A National Atmospheric Deposition Program/National Trends Network (NADP/NTN) wet deposition monitor has been operating at Virgin Islands NP since 1998 (site #VI01). The site has not been in operation long enough to perform a trend analysis on the data.

A Clean Air Status and Trends Network (CASTNet) dry deposition site was installed at Virgin Islands NP (site #VII423) in 1998. The site has not been operating long enough to detect trends in dry deposition.

Ozone has been continuously monitored at Virgin Islands NP since 1998 (site #780030001).

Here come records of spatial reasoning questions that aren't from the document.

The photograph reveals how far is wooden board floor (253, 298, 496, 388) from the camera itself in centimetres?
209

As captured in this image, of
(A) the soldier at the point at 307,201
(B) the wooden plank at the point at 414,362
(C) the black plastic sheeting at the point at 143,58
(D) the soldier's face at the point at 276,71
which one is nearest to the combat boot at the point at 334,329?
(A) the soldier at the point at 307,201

The data indicate no exceedances of the 1-hr human health-based primary National Ambient Air Quality Standard (NAAQS), or any calculated exceedances of the new 8-hr primary NAAQS.

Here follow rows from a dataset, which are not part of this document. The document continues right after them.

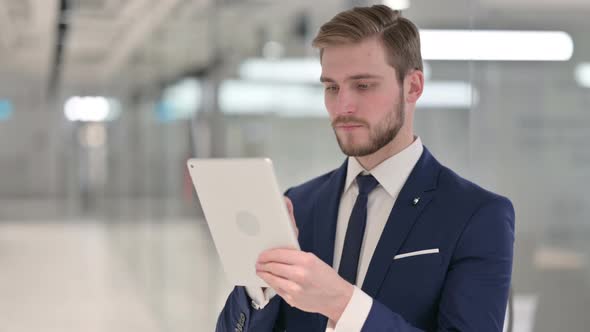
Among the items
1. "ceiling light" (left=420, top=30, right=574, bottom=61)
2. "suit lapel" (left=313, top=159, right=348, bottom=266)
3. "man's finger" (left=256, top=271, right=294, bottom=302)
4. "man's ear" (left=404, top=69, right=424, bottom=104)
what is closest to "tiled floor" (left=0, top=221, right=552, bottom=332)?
"ceiling light" (left=420, top=30, right=574, bottom=61)

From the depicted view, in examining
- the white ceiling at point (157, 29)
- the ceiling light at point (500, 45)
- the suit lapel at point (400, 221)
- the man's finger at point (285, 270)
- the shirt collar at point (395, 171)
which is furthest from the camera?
the white ceiling at point (157, 29)

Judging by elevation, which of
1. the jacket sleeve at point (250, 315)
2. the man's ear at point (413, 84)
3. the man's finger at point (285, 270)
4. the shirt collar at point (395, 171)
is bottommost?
the jacket sleeve at point (250, 315)

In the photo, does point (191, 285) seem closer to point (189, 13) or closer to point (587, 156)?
point (189, 13)

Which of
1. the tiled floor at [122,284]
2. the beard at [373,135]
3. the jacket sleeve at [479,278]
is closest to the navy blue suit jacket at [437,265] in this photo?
the jacket sleeve at [479,278]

The ozone sensitivity of plant species in Virgin Islands NP is unknown.

As part of the Interagency Monitoring of Protected Visual Environments (IMPROVE) network, visual air quality in Virgin Islands NP has been monitored using an aerosol sampler (2000 through the present) and a nephelometer (1998 through the present). The U.S. Environmental Protection Agency’s new Regional Haze regulations require improving visibility in Class I air quality areas on both the best visibility and the worst visibility days. Trend data are not yet available for this site.

Dust from the Sahara Desert frequently contributes to visibility impairment at Virgin Islands NP. During these Saharan dust events, visibility impairment is significant. While it has not been studied, there is concern that there may also be nutrient or disease impacts associated with dust deposition in the marine environment.